Collected data:

--- START ---

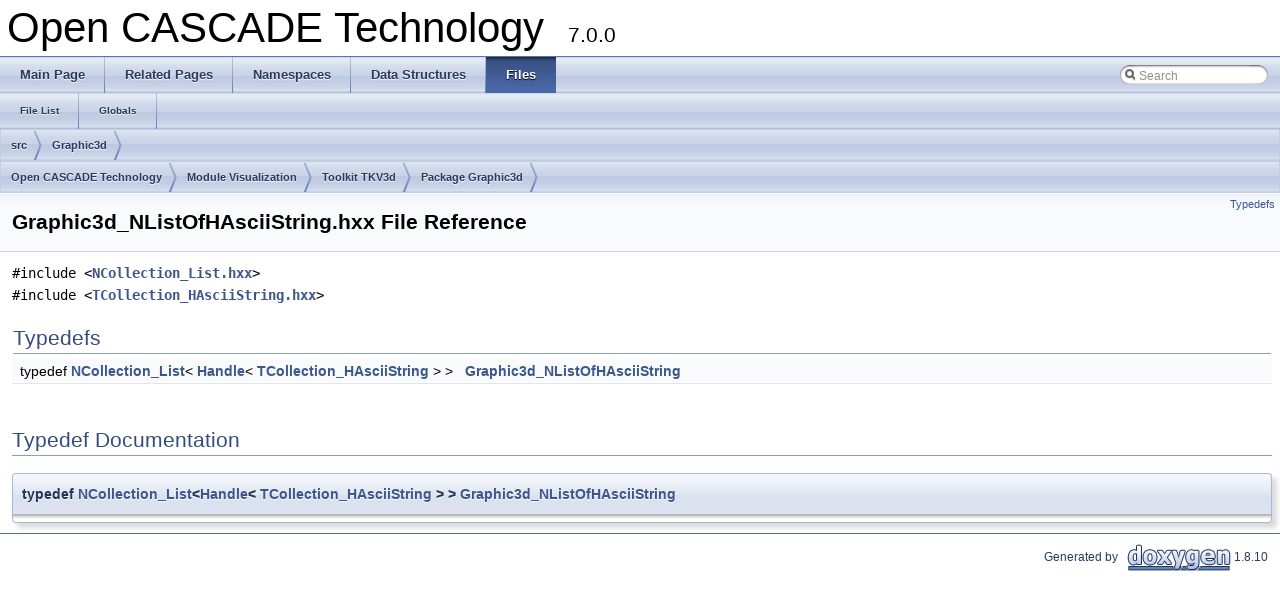

--- FILE ---
content_type: text/html
request_url: https://old.opencascade.com/doc/occt-7.0.0/refman/html/_graphic3d___n_list_of_h_ascii_string_8hxx.html
body_size: 2009
content:
<!DOCTYPE html PUBLIC "-//W3C//DTD XHTML 1.0 Transitional//EN" "http://www.w3.org/TR/xhtml1/DTD/xhtml1-transitional.dtd">
<html xmlns="http://www.w3.org/1999/xhtml">
<head>
<meta http-equiv="Content-Type" content="text/xhtml;charset=UTF-8"/>
<meta http-equiv="X-UA-Compatible" content="IE=9"/>
<meta name="generator" content="Doxygen 1.8.10"/>
<title>Open CASCADE Technology: Graphic3d_NListOfHAsciiString.hxx File Reference</title>
<link href="tabs.css" rel="stylesheet" type="text/css"/>
<script type="text/javascript" src="jquery.js"></script>
<script type="text/javascript" src="dynsections.js"></script>
<link href="search/search.css" rel="stylesheet" type="text/css"/>
<script type="text/javascript" src="search/search.js"></script>
<script type="text/javascript">
  $(document).ready(function() {
    if ($('.searchresults').length > 0) { searchBox.DOMSearchField().focus(); }
  });
</script>
<link rel="search" href="search_opensearch.php?v=opensearch.xml" type="application/opensearchdescription+xml" title="Open CASCADE Technology"/>
<link href="doxygen.css" rel="stylesheet" type="text/css" />
</head>
<body>
<div id="top"><!-- do not remove this div, it is closed by doxygen! -->
<div id="titlearea">
<table cellspacing="0" cellpadding="0">
 <tbody>
 <tr style="height: 56px;">
  <td id="projectalign" style="padding-left: 0.5em;">
   <div id="projectname">Open CASCADE Technology
   &#160;<span id="projectnumber">7.0.0</span>
   </div>
  </td>
 </tr>
 </tbody>
</table>
</div>
<!-- end header part -->
<!-- Generated by Doxygen 1.8.10 -->
<script type="text/javascript">
var searchBox = new SearchBox("searchBox", "search",false,'Search');
</script>
  <div id="navrow1" class="tabs">
    <ul class="tablist">
      <li><a href="index.html"><span>Main&#160;Page</span></a></li>
      <li><a href="pages.html"><span>Related&#160;Pages</span></a></li>
      <li><a href="namespaces.html"><span>Namespaces</span></a></li>
      <li><a href="annotated.html"><span>Data&#160;Structures</span></a></li>
      <li class="current"><a href="files.html"><span>Files</span></a></li>
      <li>
        <div id="MSearchBox" class="MSearchBoxInactive">
          <div class="left">
            <form id="FSearchBox" action="search.php" method="get">
              <img id="MSearchSelect" src="search/mag.png" alt=""/>
              <input type="text" id="MSearchField" name="query" value="Search" size="20" accesskey="S" 
                     onfocus="searchBox.OnSearchFieldFocus(true)" 
                     onblur="searchBox.OnSearchFieldFocus(false)"/>
            </form>
          </div><div class="right"></div>
        </div>
      </li>
    </ul>
  </div>
  <div id="navrow2" class="tabs2">
    <ul class="tablist">
      <li><a href="files.html"><span>File&#160;List</span></a></li>
      <li><a href="globals.html"><span>Globals</span></a></li>
    </ul>
  </div>
<div id="nav-path" class="navpath">
  <ul>
<li class="navelem"><a class="el" href="dir_68267d1309a1af8e8297ef4c3efbcdba.html">src</a></li><li class="navelem"><a class="el" href="dir_b74b8e434c0ba6fc0e71cdeae704059f.html">Graphic3d</a></li>  </ul>
</div>
  <div id="nav-path" class="navpath">
  <ul>
<li class="navelem"><a class="el" href="index.html">Open CASCADE Technology</a></li><li class="navelem"><a class="el" href="module_visualization.html">Module Visualization</a></li><li class="navelem"><a class="el" href="toolkit_tkv3d.html">Toolkit TKV3d</a></li>    <li class="navelem"><a class="el" href="package_graphic3d.html">Package Graphic3d </a>      </li>
    </ul>
  </div>
</div><!-- top -->
<div class="header">
  <div class="summary">
<a href="#typedef-members">Typedefs</a>  </div>
  <div class="headertitle">
<div class="title">Graphic3d_NListOfHAsciiString.hxx File Reference</div>  </div>
</div><!--header-->
<div class="contents">
<div class="textblock"><code>#include &lt;<a class="el" href="_n_collection___list_8hxx.html">NCollection_List.hxx</a>&gt;</code><br />
<code>#include &lt;<a class="el" href="_t_collection___h_ascii_string_8hxx.html">TCollection_HAsciiString.hxx</a>&gt;</code><br />
</div><table class="memberdecls">
<tr class="heading"><td colspan="2"><h2 class="groupheader"><a name="typedef-members"></a>
Typedefs</h2></td></tr>
<tr class="memitem:a4d198255def8906566f3035f7e50cbdb"><td class="memItemLeft" align="right" valign="top">typedef <a class="el" href="class_n_collection___list.html">NCollection_List</a>&lt; <a class="el" href="_standard___handle_8hxx.html#a464f2f86d5d805f03f4e3c9beb007e40">Handle</a>&lt; <a class="el" href="class_t_collection___h_ascii_string.html">TCollection_HAsciiString</a> &gt; &gt;&#160;</td><td class="memItemRight" valign="bottom"><a class="el" href="_graphic3d___n_list_of_h_ascii_string_8hxx.html#a4d198255def8906566f3035f7e50cbdb">Graphic3d_NListOfHAsciiString</a></td></tr>
<tr class="separator:a4d198255def8906566f3035f7e50cbdb"><td class="memSeparator" colspan="2">&#160;</td></tr>
</table>
<h2 class="groupheader">Typedef Documentation</h2>
<a class="anchor" id="a4d198255def8906566f3035f7e50cbdb"></a>
<div class="memitem">
<div class="memproto">
      <table class="memname">
        <tr>
          <td class="memname">typedef <a class="el" href="class_n_collection___list.html">NCollection_List</a>&lt;<a class="el" href="_standard___handle_8hxx.html#a464f2f86d5d805f03f4e3c9beb007e40">Handle</a>&lt; <a class="el" href="class_t_collection___h_ascii_string.html">TCollection_HAsciiString</a> &gt; &gt; <a class="el" href="_graphic3d___n_list_of_h_ascii_string_8hxx.html#a4d198255def8906566f3035f7e50cbdb">Graphic3d_NListOfHAsciiString</a></td>
        </tr>
      </table>
</div><div class="memdoc">

</div>
</div>
</div><!-- contents -->
<!-- start footer part -->
<hr class="footer"/><address class="footer"><small>
Generated by &#160;<a href="http://www.doxygen.org/index.html">
<img class="footer" src="doxygen.png" alt="doxygen"/>
</a> 1.8.10
</small></address>
</body>
</html>


--- END ---

▸ **Required action**
For each line in the data above that contains the string "memitem", extract the line.

▸ **Result of the exercise**
<tr class="memitem:a4d198255def8906566f3035f7e50cbdb"><td class="memItemLeft" align="right" valign="top">typedef <a class="el" href="class_n_collection___list.html">NCollection_List</a>&lt; <a class="el" href="_standard___handle_8hxx.html#a464f2f86d5d805f03f4e3c9beb007e40">Handle</a>&lt; <a class="el" href="class_t_collection___h_ascii_string.html">TCollection_HAsciiString</a> &gt; &gt;&#160;</td><td class="memItemRight" valign="bottom"><a class="el" href="_graphic3d___n_list_of_h_ascii_string_8hxx.html#a4d198255def8906566f3035f7e50cbdb">Graphic3d_NListOfHAsciiString</a></td></tr>
<div class="memitem">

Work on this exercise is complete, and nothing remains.